突然出現的大活人不單隻嚇到了的人,最前頭的四匹馬也被驚得高高揚起前蹄。
“噅噅——!!!”
眼見那四匹馬而便要朝阿文踏下的時候,負劍而立的阿文打了哈欠,緩緩拔出背後的劍,噌的一聲劍應聲出鞘,竟是一把斷劍!而這斷劍似有吟聲,旁人直覺得一時間頭痛難忍,像是疾病一般以阿文為中心方圓十米無一人能再站起來。
烈陽下,劍光影,不見他再有動作,那斷劍已被重新收入鞘中,一聲哈欠後,卻見麵前的四匹馬被齊齊分成了百餘塊碎肉散落在地上,然而如此浩大的聲勢竟不見有半滴血珠飛出,僅此一招足以見其劍法之精髓。
與此同時,那城樓上龐眉白發的老人見到這一幕氣得側過了身去不忍直視,一旁的阿文的師兄師姐皆是一副忍俊不禁的模樣,憋得十分辛苦。
“師兄師兄,阿文師兄是個怎樣的人物啊?”站在後排的一個同樣是剛入門的劍宗弟子望著那歲數比他還小幾歲的阿文,不解地朝身旁的師兄問道。
“你說阿文啊…兩年前他剛好十一歲,在一個雨夜中滿身是血的躺在劍宗外頭正好被喝得大醉的三師傅給撿了回去。
撿回了劍宗後才知道他身上足足有一百七十二刀傷劍傷,廢了三師娘好大的功夫才把他救活,事後他醒來問他到底發生了啥他也不說,宗主知道這件事後還特意來看了一趟。
結果這小子,你猜咋樣,竟然朝宗主嗬斥道:兩袖青蛇,學藝不精。”
“咳咳咳咳!”那剛入門的弟子驚得連著咳嗽了好幾聲,“這…太荒唐了吧?!”
然而師兄卻搖了搖頭:“你還別說,真就不荒唐。你看那斷劍,阿文說那就是斷了半截的木馬牛。”
“師兄說的可是劍仙前輩的那柄神劍?!”
師兄笑著擺了擺手:“他說你就信啊。這幾百年過去了,誰知道那木馬牛到底長啥樣,不過不管是真是假,反正阿文那手兩袖青蛇就連宗主都自歎不如。”

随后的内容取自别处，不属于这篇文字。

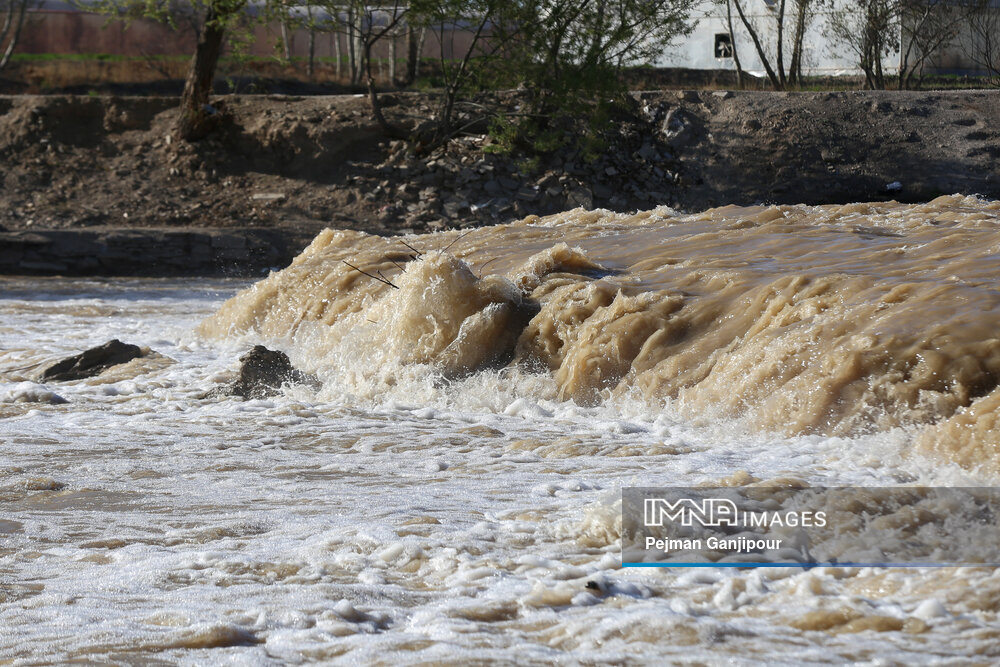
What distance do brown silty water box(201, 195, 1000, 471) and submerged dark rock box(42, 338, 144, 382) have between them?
4.23 feet

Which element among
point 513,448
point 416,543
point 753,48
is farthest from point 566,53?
point 416,543

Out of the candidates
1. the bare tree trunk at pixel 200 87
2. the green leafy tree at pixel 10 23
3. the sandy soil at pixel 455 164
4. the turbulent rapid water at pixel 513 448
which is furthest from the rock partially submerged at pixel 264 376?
the green leafy tree at pixel 10 23

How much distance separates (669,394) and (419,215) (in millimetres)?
12263

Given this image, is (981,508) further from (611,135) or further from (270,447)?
(611,135)

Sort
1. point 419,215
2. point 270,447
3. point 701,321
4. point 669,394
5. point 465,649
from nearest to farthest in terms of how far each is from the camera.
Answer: point 465,649 → point 270,447 → point 669,394 → point 701,321 → point 419,215

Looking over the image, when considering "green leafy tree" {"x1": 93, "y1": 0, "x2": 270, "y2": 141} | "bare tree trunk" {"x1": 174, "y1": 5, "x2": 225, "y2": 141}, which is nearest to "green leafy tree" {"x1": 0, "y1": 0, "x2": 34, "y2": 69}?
"green leafy tree" {"x1": 93, "y1": 0, "x2": 270, "y2": 141}

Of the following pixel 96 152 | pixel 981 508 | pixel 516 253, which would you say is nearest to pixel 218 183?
pixel 96 152

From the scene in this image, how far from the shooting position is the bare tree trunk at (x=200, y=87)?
765 inches

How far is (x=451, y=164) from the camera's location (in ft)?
62.9

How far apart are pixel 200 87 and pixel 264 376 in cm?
1356

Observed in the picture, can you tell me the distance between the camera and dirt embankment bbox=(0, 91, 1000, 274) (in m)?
18.5

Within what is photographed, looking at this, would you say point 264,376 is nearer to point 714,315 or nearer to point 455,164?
point 714,315

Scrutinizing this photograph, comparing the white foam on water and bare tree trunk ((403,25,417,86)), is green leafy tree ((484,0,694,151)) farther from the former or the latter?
the white foam on water

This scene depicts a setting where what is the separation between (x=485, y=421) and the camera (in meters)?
6.42
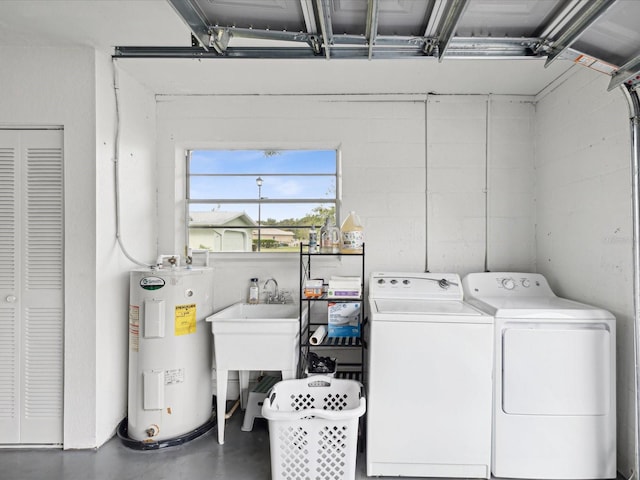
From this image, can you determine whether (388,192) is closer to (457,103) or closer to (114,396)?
(457,103)

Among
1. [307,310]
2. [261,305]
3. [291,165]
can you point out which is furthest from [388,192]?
[261,305]

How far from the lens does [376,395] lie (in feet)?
6.12

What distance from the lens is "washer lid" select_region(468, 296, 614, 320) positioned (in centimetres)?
184

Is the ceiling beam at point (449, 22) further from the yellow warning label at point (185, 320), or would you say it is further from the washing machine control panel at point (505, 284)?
the yellow warning label at point (185, 320)

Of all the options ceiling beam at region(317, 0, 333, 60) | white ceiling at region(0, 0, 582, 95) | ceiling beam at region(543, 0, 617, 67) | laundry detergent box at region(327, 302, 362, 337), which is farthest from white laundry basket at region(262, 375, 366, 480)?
white ceiling at region(0, 0, 582, 95)

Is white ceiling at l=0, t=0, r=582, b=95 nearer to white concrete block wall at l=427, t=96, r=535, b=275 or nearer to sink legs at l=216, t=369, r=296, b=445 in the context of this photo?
white concrete block wall at l=427, t=96, r=535, b=275

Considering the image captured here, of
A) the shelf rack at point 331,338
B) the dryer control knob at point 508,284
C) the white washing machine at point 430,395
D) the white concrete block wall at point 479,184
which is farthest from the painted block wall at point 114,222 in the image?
the dryer control knob at point 508,284

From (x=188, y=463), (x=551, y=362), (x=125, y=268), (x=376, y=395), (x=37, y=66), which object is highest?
(x=37, y=66)

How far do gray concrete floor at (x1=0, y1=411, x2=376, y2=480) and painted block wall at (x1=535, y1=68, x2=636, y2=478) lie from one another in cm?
170

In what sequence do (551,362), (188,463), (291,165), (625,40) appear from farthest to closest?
1. (291,165)
2. (188,463)
3. (551,362)
4. (625,40)

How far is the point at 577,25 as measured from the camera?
1249 mm

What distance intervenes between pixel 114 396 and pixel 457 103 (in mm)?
3253

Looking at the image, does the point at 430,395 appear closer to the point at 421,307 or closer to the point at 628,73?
the point at 421,307

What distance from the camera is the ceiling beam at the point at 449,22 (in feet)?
3.86
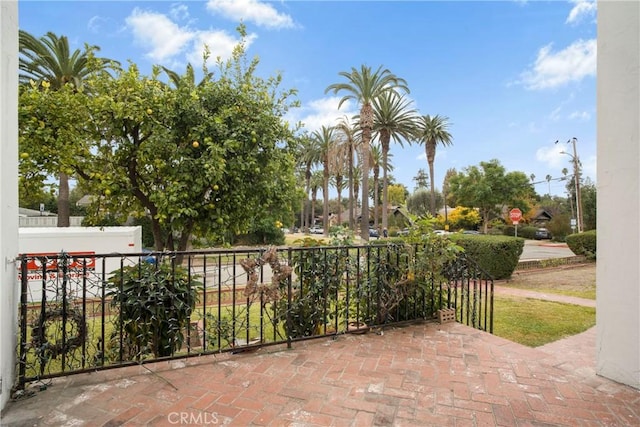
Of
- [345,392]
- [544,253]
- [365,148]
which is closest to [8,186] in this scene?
[345,392]

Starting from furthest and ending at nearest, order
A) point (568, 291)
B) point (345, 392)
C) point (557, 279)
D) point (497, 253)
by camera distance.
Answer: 1. point (557, 279)
2. point (497, 253)
3. point (568, 291)
4. point (345, 392)

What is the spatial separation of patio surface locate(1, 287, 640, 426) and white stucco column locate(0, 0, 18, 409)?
357 millimetres

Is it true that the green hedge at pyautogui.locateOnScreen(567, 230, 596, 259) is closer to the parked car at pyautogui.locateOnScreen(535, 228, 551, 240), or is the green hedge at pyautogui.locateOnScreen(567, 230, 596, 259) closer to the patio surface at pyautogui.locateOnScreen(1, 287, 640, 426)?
the patio surface at pyautogui.locateOnScreen(1, 287, 640, 426)

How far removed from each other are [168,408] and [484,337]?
3.14 m

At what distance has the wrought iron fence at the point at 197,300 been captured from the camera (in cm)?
242

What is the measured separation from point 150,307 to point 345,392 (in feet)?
5.68

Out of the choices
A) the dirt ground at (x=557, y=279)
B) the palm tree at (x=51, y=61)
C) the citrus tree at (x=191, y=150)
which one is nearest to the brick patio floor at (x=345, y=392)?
the citrus tree at (x=191, y=150)

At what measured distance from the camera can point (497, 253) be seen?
962 centimetres

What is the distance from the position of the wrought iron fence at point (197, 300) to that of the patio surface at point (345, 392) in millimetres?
224

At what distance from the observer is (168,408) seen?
2055 mm

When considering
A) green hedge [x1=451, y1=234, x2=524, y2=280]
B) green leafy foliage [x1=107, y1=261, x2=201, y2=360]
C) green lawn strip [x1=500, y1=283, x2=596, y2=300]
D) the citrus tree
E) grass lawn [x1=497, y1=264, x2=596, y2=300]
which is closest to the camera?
green leafy foliage [x1=107, y1=261, x2=201, y2=360]

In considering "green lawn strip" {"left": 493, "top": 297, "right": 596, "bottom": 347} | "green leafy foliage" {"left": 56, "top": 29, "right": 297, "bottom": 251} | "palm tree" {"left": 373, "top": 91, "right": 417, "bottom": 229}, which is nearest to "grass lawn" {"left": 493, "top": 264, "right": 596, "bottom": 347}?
"green lawn strip" {"left": 493, "top": 297, "right": 596, "bottom": 347}

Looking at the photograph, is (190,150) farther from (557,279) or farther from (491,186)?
(491,186)

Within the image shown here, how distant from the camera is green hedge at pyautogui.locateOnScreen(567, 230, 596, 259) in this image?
45.9 feet
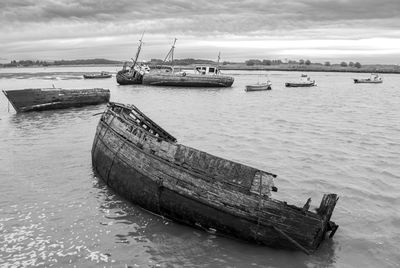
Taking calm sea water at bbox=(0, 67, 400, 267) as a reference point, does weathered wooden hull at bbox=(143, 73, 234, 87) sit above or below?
above

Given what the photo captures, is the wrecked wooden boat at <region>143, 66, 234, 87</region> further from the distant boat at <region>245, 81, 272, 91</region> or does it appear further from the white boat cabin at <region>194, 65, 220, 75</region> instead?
the distant boat at <region>245, 81, 272, 91</region>

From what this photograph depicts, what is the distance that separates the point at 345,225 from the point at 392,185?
4.11m

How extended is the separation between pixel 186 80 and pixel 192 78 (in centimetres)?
105

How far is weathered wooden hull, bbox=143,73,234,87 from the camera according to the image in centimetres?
5844

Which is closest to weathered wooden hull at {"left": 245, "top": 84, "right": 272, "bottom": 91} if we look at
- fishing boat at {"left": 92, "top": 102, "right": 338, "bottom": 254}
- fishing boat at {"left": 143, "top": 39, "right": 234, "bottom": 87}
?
fishing boat at {"left": 143, "top": 39, "right": 234, "bottom": 87}

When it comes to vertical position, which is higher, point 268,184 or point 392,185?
point 268,184

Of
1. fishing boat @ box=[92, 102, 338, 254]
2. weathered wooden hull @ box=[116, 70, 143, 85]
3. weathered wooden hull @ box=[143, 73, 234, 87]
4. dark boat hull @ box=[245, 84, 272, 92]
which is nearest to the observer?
fishing boat @ box=[92, 102, 338, 254]

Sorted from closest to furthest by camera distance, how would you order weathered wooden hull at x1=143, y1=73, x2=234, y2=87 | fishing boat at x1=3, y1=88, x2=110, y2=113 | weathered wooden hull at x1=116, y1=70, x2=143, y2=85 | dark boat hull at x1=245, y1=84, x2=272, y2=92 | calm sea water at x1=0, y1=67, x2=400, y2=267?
calm sea water at x1=0, y1=67, x2=400, y2=267
fishing boat at x1=3, y1=88, x2=110, y2=113
dark boat hull at x1=245, y1=84, x2=272, y2=92
weathered wooden hull at x1=143, y1=73, x2=234, y2=87
weathered wooden hull at x1=116, y1=70, x2=143, y2=85

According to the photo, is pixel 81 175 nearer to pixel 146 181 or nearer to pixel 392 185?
pixel 146 181

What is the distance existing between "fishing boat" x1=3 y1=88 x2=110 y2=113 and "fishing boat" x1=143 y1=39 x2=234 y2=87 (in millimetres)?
25177

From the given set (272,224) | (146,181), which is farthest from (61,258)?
(272,224)

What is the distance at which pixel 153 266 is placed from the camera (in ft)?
27.2

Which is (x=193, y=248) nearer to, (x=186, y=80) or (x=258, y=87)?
(x=186, y=80)

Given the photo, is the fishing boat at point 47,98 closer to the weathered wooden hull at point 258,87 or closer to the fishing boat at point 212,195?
the fishing boat at point 212,195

而此時那頭的阿文慢慢提起手中斷了一半的木馬牛指向西域商人身後的貨物,冷冷開口道:“私藏重弩入城,按大隆律法,斬立決。”
見事情敗露,躺在地下的幾個西域商人顫顫巍巍地撐著馬車站了起來,吃力地搖了搖頭剛剛那詭異的聲音震得腦袋裏現在還是一團漿糊。